L'Antoine
Un doux vent se lève au-dessus des champs
Éloigne les nuages lentement ;
Chante dans les arbres et couche la fumée
Qui s’élève seule d’une cheminée.
Il en est ainsi depuis bien des saisons.
Le feu ne chauffe plus qu’une maison.
Et dans cette maison, assis devant le feu,
L’Antoine se repose. Il est vieux.
Il vient tout seul de terminer son souper
Et regarde dans l’âtre les flammes danser.
Il en est ainsi depuis bien des années.
Le village est abandonné
Avant y’avait sa femme et ses deux enfants :
Une belle fille et un gars fort et grand.
Mais sa femme est morte, morte et enterrée
Dans le cimetière. Qu’elle y repose en paix
Il en va ainsi depuis bien des Toussaints
L’Antoine passe la voir tous les matins
La fille est partie au bras de son mari.
Ils travaillent à la ville aujourd’hui.
Et le fils un jour prétendit que l’étable,
Le champ, la basse-cour, n’étaient pas rentables.
Il en est ainsi depuis bien des étés
En usine a trouvé un métier
Il y avait aussi ceux de sa génération
Qu’il connaissait bien. Et c’était bon.
Or les uns sont morts, à l’hôpital ou en guerre ;
Les autres dans les villes se font appeler « grand-père ».
Il en est ainsi depuis bien des veillées.
L’Antoine n’a plus personne à qui parler.
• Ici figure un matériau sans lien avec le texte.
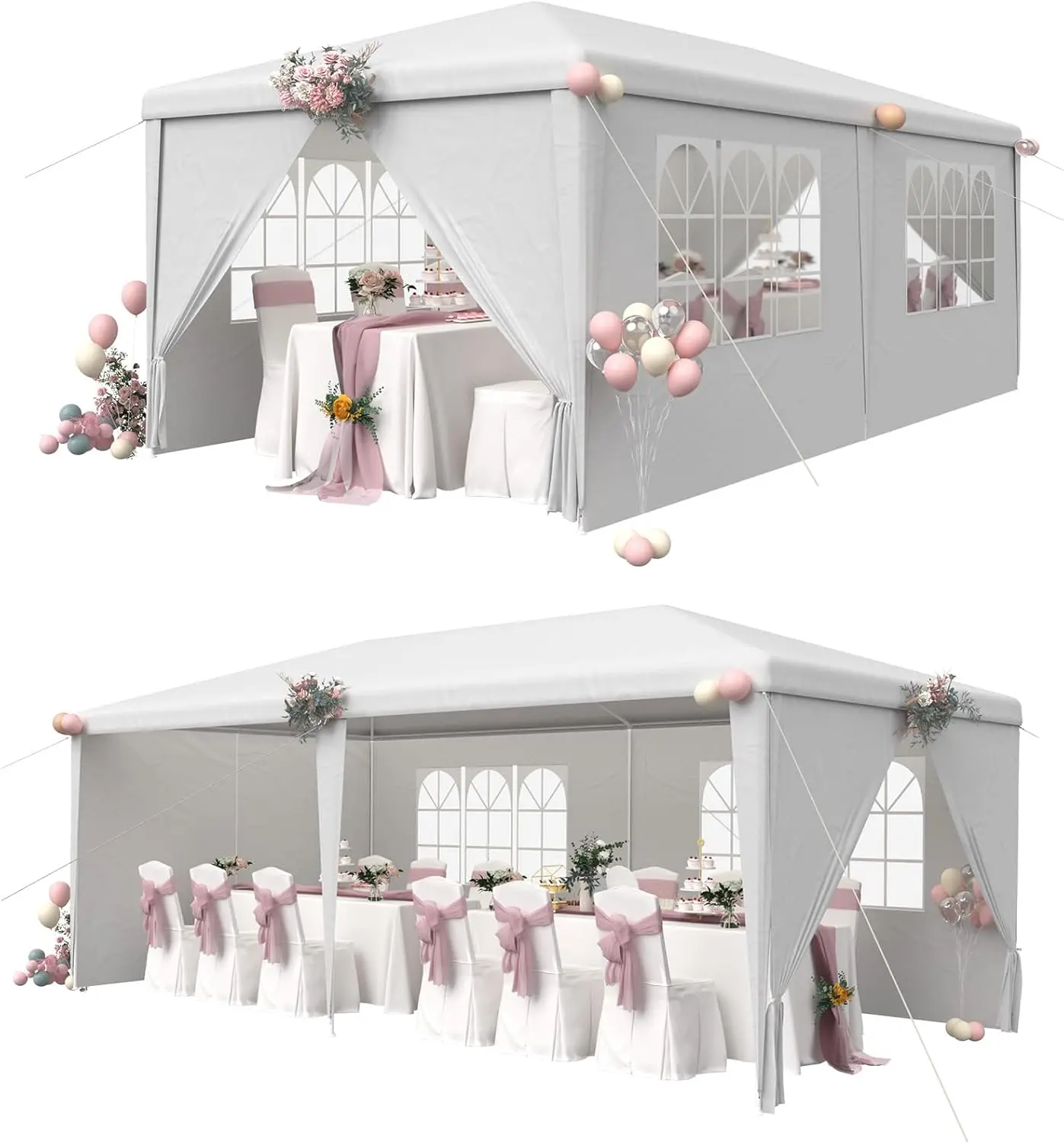 EROMMY 10x20 FT Patio Canopy - Waterproof PE Fabric Outdoor Canopy Shelter with 4 Removable Sidewalls, 2 Zipper Doors, Adjustable Design, Portable Instant DIY Setup for Backyard Large Space Decor, White,summerwins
Las les hivers passent et quand tombe le soir
Déjà fatigué il doit s’asseoir.
Sûrement bientôt après une dure journée
Il se couchera pour ne plus se réveiller.
Il y pense ainsi depuis bien des hivers :
Il ignore qui le mettra en terre
La lune se lève au dessus de l’étang
Que le vent agite simplement.
Ils attendent ensemble ce jour prochain
Où la fumée de l’Antoine ne s’élèvera point
Il en sera ainsi pour des ères entières.
Des hommes ne resteront que les pierres.